>> START Information provided

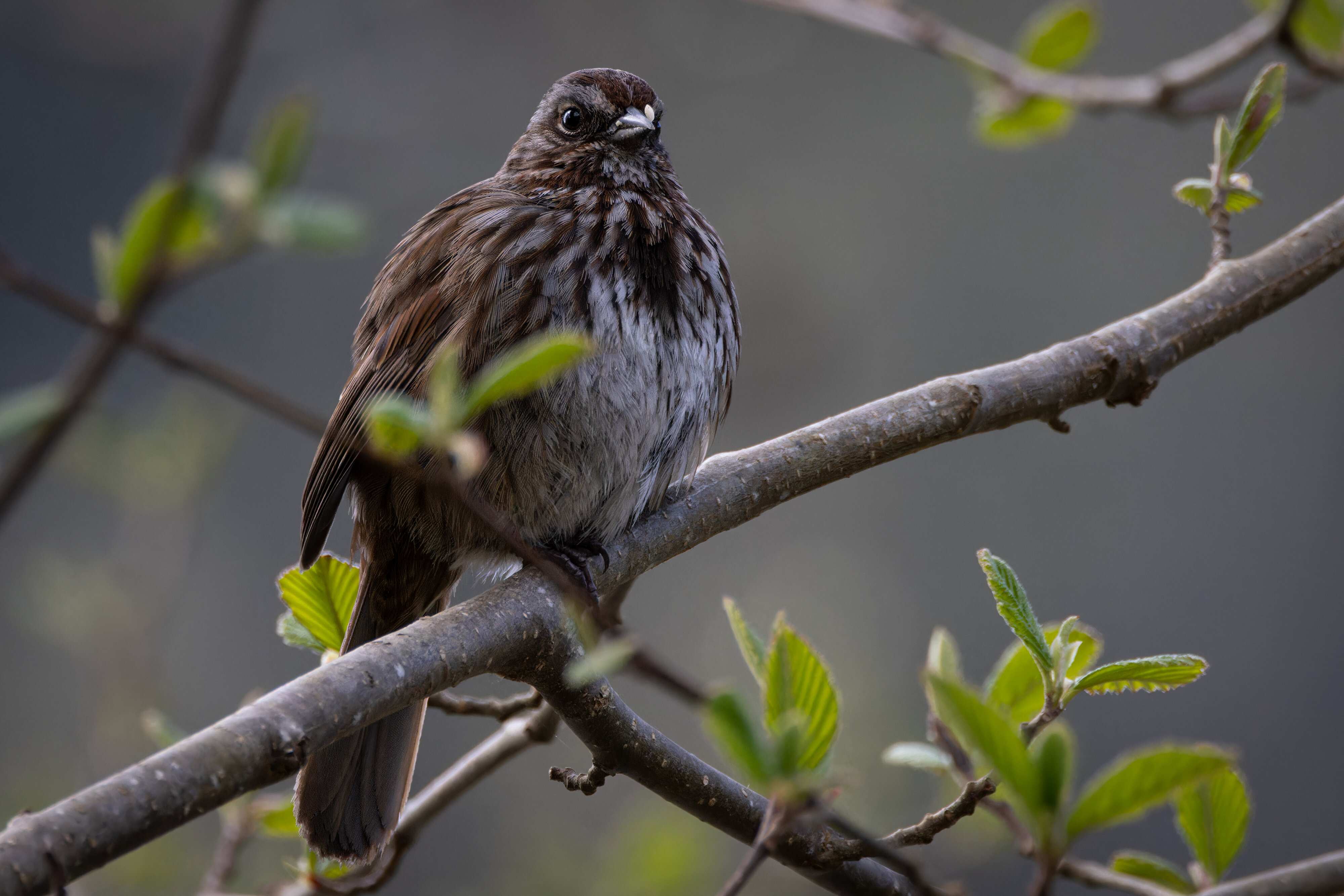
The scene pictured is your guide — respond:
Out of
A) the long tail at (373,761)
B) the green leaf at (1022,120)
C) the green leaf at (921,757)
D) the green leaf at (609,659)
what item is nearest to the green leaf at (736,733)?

>> END Information provided

Output the entries above word for word and line for line, leaving out the pictures.

*Complete response*
The scene pictured is your guide — respond:
Out of
A) the long tail at (373,761)
B) the green leaf at (1022,120)
C) the green leaf at (921,757)
D) the green leaf at (609,659)
what item is nearest to the green leaf at (736,733)?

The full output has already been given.